There is a $\mathbb{Z}$-split, $\mathbb{Z}G$-exact sequence $0\to\mathbb{Z}\to X$, where $X$ is $\mathbb{Z}$-free and $pd_{\mathbb{Z}G}X<\infty$.

However, I can't figure out how to prove $(ii)\Longrightarrow(i)$.

Any help or suggestions would be greatly appreciated.

Thank you.

Edit: There is a mistake in the original question. $(i)$ and $(ii)$ have been interchanged. Actually, the fact that the periodicity isomorphisms are induced by cup product with an element $g\in H^q(G,\mathbb{Z}$ is equivalent to the existence of a $q$-extension $0\to\mathbb{Z}\to X\to P_{q-2}\to\ldots\to P_0\to\mathbb{Z}\to0$ where $P_i$ is a projective $\mathbb{Z}G$-module for every $i=0,1,\ldots,q-2$ and $pd_{\mathbb{Z}G}X<\infty$

while

$spliG<\infty$ is equivalent to the existence of a $\mathbb{Z}$-split, $\mathbb{Z}G$-exact sequence $0\to\mathbb{Z}\to X$, where $X$ is $\mathbb{Z}$-free and $pd_{\mathbb{Z}G}X<\infty$.

So, the correct question is how to prove that:

If $G$ has periodic cohomology with period $q$ after $k$ steps and $spliG<\infty$ then there exists a $q$-extension of the form $0\to\mathbb{Z}\to X\to P_{q-2}\to\ldots\to P_0\to\mathbb{Z}\to0$ where $P_i$ is a projective $\mathbb{Z}G$-module for every $i=0,1,\ldots,q-2$ and $pd_{\mathbb{Z}G}X<\infty$.

I apologize for the mix-up.

Answer 1

Let $P_\bullet \to \mathbb{Z}$ be a projective resolution as a $\mathbb{Z}[G]$-module, $\Delta : P_\bullet \to P_\bullet \otimes P_\bullet$ an approximation of the diagonal, and $\phi : P_\bullet \to \mathbb{Z}[q]$ be a chain map representing $g$. Then the chain map $$f : P_\bullet \overset{\Delta}\to P_\bullet \otimes P_\bullet \overset{Id \otimes \phi}\to P_\bullet \otimes \mathbb{Z}[q] = P_\bullet[q]$$ represents capping with $g$. Let $C_\bullet$ be the desuspension of the mapping cone of $f$, fitting into a SES $$0 \to P_\bullet[q-1] \to C_\bullet \to P_\bullet \to 0.$$ Then $C_\bullet$ is a chain complex of projective $\mathbb{Z}[G]$-modules, and the homology of $C_\bullet$ is $\mathbb{Z}$ in degrees 0 and $q-1$.
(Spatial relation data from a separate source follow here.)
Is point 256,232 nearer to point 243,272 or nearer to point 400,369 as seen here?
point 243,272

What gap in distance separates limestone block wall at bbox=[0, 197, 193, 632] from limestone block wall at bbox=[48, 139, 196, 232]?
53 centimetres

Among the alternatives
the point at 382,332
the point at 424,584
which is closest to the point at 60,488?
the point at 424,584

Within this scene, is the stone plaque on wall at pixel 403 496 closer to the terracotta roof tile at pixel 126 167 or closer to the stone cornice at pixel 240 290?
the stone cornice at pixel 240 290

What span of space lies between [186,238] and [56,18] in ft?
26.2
Let $X := C_{q-1}/d_q(C_{q})$, so there is a chain complex $$X \to C_{q-2} \to C_{q-3} \to \cdots \to C_0$$ and a resolution $$\cdots \to C_q \to C_{q-1} \to X \to 0.$$

The first chain complex is exact except at the top and bottom, leaving homology $\mathbb{Z}$ in degrees 0 and $q-1$. This establishes the first property and it remains to show that $X$ has finite projective dimension.

We can use the resolution to compute $Ext^n_{\mathbb{Z}[G]}(X, Y) = H_{n+q-1}(Hom_{\mathbb{Z}[G]}(C_\bullet, Y))$ for $n > 0$. But the latter is the relative term in a LES whose other terms are $$- \smile g : H^i(G ; Y) \to H^{i+q}(G ; Y).$$ By assumption this map is an isomorphism for $i > k$ and all $Y$, so $Ext^n_{\mathbb{Z}[G]}(X, Y)=0$ for $n$ large enough and all $Y$. This means that $X$ has finite projective dimension.